2012. The ImageNet competition.
CNN demonstrated overwhelming performance in image classification.
After that, AI diverged.
Images became CNN’s domain.
Text became RNN’s domain.
Then Transformer emerged, and language models exploded.
Each field developed independently.
Computer vision, natural language processing, speech recognition.
Different conferences, different datasets, different evaluation metrics.
But humans don’t perceive the world that way.
We see.
We hear at the same time.
We touch, smell, and read.
All these senses integrate into a single understanding.
Why couldn’t AI do the same?
Separate Languages
CNN converts images to numbers.
Filters extract features,
and through multiple layers, they become high-dimensional vectors.
A “cat photo” becomes a 512-dimensional vector.
Transformer converts text to numbers.
Tokens are embedded,
pass through attention, becoming high-dimensional vectors.
The word “cat” also becomes a 512-dimensional vector.
Both are vectors.
The same mathematical object.
But these two vectors live in different spaces.
The 512 dimensions from an image model
and the 512 dimensions from a language model
only share the same dimension count—their meanings are entirely different.
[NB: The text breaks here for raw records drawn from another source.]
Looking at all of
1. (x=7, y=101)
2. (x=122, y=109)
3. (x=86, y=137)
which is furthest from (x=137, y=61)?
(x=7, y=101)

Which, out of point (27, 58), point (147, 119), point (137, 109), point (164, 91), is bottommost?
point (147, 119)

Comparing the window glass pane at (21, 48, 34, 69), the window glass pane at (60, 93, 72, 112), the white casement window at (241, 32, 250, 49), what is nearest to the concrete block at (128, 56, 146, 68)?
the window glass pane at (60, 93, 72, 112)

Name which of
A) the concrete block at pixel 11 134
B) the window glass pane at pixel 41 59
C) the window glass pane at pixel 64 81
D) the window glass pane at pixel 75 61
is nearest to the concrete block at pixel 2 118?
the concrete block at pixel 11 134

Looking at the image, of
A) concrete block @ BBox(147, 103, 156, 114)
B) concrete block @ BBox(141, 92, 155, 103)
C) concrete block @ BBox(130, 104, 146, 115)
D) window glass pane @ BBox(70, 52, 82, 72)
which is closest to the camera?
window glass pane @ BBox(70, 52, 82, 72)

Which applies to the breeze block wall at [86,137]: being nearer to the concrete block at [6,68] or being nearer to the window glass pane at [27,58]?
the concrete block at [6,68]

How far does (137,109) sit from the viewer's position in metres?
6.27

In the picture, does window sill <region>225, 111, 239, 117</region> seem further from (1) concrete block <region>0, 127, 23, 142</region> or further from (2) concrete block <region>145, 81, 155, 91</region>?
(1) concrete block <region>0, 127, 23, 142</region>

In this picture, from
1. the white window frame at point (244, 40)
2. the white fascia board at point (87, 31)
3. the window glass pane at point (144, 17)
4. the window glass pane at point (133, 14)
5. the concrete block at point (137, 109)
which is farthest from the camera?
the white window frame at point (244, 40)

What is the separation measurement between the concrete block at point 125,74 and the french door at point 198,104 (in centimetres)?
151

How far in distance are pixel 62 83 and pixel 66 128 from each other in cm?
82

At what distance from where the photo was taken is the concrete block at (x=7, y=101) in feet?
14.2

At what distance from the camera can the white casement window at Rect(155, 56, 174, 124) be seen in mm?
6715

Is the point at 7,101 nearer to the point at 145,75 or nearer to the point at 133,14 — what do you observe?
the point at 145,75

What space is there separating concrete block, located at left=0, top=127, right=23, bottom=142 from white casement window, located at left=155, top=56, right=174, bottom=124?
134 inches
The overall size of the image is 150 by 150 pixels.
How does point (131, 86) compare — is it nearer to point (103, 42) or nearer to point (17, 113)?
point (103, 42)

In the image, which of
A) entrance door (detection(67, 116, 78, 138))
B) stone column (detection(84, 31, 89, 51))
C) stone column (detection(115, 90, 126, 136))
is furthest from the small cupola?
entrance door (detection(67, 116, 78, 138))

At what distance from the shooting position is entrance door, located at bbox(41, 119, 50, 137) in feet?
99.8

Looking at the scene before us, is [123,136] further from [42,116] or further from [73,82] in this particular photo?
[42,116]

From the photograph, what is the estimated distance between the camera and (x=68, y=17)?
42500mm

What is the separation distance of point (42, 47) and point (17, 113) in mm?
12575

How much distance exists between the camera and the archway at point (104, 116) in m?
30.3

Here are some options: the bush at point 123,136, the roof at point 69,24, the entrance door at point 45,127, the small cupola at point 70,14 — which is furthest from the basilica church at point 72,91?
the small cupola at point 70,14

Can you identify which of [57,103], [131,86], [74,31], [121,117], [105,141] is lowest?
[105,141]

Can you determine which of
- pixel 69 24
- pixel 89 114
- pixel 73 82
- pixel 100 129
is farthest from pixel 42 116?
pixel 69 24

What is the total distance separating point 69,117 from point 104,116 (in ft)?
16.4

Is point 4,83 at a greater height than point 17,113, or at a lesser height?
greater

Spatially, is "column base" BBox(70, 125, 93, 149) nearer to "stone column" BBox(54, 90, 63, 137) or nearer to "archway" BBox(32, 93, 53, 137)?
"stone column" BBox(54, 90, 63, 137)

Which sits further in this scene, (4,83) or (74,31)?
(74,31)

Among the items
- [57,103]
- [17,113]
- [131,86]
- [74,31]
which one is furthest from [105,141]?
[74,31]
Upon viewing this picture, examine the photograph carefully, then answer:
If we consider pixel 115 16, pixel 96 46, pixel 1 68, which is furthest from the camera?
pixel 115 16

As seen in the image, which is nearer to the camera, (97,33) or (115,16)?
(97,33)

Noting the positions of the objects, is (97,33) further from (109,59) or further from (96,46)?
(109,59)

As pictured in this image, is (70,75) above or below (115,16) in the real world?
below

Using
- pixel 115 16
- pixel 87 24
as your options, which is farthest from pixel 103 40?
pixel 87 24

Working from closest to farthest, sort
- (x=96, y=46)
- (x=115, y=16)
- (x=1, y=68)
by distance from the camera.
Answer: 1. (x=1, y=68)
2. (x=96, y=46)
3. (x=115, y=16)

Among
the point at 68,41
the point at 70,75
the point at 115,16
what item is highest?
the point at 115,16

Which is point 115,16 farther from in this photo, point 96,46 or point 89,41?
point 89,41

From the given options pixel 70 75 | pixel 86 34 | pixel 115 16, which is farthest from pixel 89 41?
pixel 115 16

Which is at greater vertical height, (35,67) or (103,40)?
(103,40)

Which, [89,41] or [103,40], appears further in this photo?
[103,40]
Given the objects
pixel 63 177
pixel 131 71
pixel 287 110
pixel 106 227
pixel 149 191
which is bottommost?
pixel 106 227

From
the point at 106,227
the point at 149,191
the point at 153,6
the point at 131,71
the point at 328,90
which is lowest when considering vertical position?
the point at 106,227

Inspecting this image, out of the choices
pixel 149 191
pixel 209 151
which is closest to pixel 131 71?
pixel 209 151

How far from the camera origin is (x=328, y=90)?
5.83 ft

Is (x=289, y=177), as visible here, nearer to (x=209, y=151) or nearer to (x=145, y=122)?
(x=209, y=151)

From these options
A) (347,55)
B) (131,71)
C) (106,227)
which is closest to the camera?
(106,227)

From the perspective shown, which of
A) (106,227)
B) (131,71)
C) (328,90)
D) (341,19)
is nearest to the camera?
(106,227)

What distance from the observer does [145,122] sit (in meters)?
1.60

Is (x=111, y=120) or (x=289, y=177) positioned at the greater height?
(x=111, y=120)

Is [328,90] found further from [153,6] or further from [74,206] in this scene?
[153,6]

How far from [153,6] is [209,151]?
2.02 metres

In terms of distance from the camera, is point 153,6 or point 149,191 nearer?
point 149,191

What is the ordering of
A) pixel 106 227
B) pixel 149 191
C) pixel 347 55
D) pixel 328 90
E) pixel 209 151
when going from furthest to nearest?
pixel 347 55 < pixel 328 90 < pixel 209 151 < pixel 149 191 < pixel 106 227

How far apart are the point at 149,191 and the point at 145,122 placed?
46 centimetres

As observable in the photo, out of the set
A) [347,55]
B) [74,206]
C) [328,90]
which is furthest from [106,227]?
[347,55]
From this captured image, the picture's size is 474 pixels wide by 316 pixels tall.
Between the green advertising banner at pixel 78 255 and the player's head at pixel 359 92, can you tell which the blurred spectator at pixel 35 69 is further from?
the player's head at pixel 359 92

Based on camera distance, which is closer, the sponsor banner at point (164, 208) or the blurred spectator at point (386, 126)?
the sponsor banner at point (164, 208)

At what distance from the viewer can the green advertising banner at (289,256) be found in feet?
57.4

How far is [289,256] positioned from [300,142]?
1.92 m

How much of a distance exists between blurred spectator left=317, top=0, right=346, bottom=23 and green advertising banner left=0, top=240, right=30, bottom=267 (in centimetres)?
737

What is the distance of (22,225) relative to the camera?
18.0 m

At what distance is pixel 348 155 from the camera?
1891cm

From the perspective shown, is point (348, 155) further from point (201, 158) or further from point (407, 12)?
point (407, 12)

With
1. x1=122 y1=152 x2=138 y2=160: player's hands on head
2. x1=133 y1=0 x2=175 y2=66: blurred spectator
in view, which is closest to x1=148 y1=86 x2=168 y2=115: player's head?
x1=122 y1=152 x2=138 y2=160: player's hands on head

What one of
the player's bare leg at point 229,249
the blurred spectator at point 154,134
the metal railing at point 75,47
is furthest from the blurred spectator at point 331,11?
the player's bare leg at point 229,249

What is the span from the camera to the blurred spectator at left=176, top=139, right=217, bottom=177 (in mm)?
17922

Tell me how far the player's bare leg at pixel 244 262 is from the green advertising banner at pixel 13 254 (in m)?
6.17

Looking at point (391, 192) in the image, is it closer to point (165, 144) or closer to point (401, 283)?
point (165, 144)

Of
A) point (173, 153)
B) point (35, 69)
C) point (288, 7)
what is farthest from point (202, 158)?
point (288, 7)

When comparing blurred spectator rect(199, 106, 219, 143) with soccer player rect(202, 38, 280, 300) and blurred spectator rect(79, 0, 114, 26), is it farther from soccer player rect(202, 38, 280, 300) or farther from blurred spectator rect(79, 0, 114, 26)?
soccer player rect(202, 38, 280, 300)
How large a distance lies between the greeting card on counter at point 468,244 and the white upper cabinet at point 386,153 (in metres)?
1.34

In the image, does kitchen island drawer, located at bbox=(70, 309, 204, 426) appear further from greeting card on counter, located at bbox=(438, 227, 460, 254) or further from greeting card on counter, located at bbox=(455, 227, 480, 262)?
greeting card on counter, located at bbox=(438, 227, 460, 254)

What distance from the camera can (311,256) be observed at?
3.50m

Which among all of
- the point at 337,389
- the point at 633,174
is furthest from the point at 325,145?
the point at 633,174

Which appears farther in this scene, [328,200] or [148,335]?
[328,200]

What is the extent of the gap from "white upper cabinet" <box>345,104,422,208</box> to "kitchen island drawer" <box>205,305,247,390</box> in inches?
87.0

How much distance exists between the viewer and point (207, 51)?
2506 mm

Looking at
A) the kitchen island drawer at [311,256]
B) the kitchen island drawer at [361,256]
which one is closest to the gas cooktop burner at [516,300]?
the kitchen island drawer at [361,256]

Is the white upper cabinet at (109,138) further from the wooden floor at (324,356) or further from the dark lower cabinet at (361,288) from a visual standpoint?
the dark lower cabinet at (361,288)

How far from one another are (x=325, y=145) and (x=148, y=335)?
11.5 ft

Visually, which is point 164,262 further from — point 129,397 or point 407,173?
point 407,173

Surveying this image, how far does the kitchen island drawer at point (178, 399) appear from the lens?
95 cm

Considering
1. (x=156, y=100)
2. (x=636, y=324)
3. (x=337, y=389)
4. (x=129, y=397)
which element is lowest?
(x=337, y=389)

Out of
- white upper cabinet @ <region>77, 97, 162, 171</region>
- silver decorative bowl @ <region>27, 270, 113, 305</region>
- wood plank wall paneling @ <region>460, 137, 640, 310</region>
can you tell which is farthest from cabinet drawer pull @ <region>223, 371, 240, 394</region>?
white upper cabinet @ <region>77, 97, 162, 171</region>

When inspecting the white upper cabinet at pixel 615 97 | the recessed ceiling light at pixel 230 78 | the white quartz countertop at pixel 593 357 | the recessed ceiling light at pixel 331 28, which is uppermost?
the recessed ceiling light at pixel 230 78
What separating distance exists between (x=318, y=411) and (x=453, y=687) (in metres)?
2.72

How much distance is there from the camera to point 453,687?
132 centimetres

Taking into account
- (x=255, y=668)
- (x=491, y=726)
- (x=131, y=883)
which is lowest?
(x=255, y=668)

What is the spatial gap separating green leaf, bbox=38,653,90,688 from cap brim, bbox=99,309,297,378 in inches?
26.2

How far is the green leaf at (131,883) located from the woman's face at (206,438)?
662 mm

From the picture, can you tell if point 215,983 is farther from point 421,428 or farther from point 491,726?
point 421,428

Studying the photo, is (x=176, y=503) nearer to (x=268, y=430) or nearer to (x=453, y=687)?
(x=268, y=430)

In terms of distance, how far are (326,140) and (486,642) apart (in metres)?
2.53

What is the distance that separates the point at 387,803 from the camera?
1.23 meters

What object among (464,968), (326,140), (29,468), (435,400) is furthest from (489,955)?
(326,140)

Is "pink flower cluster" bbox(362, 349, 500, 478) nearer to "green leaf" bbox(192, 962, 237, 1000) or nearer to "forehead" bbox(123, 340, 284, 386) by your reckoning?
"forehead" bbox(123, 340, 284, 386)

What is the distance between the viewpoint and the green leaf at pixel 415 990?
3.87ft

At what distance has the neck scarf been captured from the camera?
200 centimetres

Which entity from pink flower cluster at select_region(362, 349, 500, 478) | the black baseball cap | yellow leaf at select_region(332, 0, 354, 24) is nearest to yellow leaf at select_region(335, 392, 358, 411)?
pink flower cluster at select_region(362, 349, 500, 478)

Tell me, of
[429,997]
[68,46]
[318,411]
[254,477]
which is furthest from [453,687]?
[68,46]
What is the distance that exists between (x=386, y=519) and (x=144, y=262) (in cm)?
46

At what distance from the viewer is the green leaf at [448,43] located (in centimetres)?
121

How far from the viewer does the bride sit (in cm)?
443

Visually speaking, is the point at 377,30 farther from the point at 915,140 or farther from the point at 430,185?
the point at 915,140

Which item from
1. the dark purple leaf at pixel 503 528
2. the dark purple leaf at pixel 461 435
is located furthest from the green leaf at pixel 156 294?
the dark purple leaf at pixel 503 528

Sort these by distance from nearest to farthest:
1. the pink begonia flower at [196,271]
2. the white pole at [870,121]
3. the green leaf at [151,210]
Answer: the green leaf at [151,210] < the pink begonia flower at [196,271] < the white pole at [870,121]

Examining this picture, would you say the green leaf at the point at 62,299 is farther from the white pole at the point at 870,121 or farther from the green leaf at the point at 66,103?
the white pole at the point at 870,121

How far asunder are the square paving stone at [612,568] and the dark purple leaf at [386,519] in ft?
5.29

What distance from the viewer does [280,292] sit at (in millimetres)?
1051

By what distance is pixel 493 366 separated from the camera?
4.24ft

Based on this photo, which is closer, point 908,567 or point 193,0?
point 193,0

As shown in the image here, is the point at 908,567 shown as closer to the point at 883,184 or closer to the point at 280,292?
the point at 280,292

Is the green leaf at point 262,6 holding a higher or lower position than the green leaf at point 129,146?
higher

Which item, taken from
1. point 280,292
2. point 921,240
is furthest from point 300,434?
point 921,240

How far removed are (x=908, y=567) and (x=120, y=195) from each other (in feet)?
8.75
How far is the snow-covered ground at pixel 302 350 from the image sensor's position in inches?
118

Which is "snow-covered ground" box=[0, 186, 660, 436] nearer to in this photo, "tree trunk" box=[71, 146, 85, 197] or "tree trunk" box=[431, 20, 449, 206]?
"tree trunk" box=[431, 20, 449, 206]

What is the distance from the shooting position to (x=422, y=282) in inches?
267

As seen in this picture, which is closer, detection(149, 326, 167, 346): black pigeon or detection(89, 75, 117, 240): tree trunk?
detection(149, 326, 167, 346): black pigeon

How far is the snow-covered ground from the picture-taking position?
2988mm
You cannot compare the vector of a cat photo
with the vector of the word “cat.”
Because they speak different languages.
What Is an Embedding?
Let’s return to basics.
Embedding means
representing high-dimensional data in a lower-dimensional space.
More precisely,
it means arranging data in vector space
so that semantically similar things are located close together.
Consider word embeddings.
Since Word2Vec,
“king” and “queen” are close in vector space.
“King” and “apple” are far apart.
Even more remarkable:
“king” – “man” + “woman” ≈ “queen”
Vector operations become semantic operations.
Images work the same way.
Vectors extracted from CNN’s final layer
cluster similar images together.
Cat photos gather in one region,
car photos in another.
This is the power of embedding space.
Distance becomes meaning.
The Idea of Shared Space
Here’s the problem.
Image embedding space and text embedding space
are separated from each other.
Cat photos are close in image space.
“Cat,” “고양이,” “猫” are close in text space.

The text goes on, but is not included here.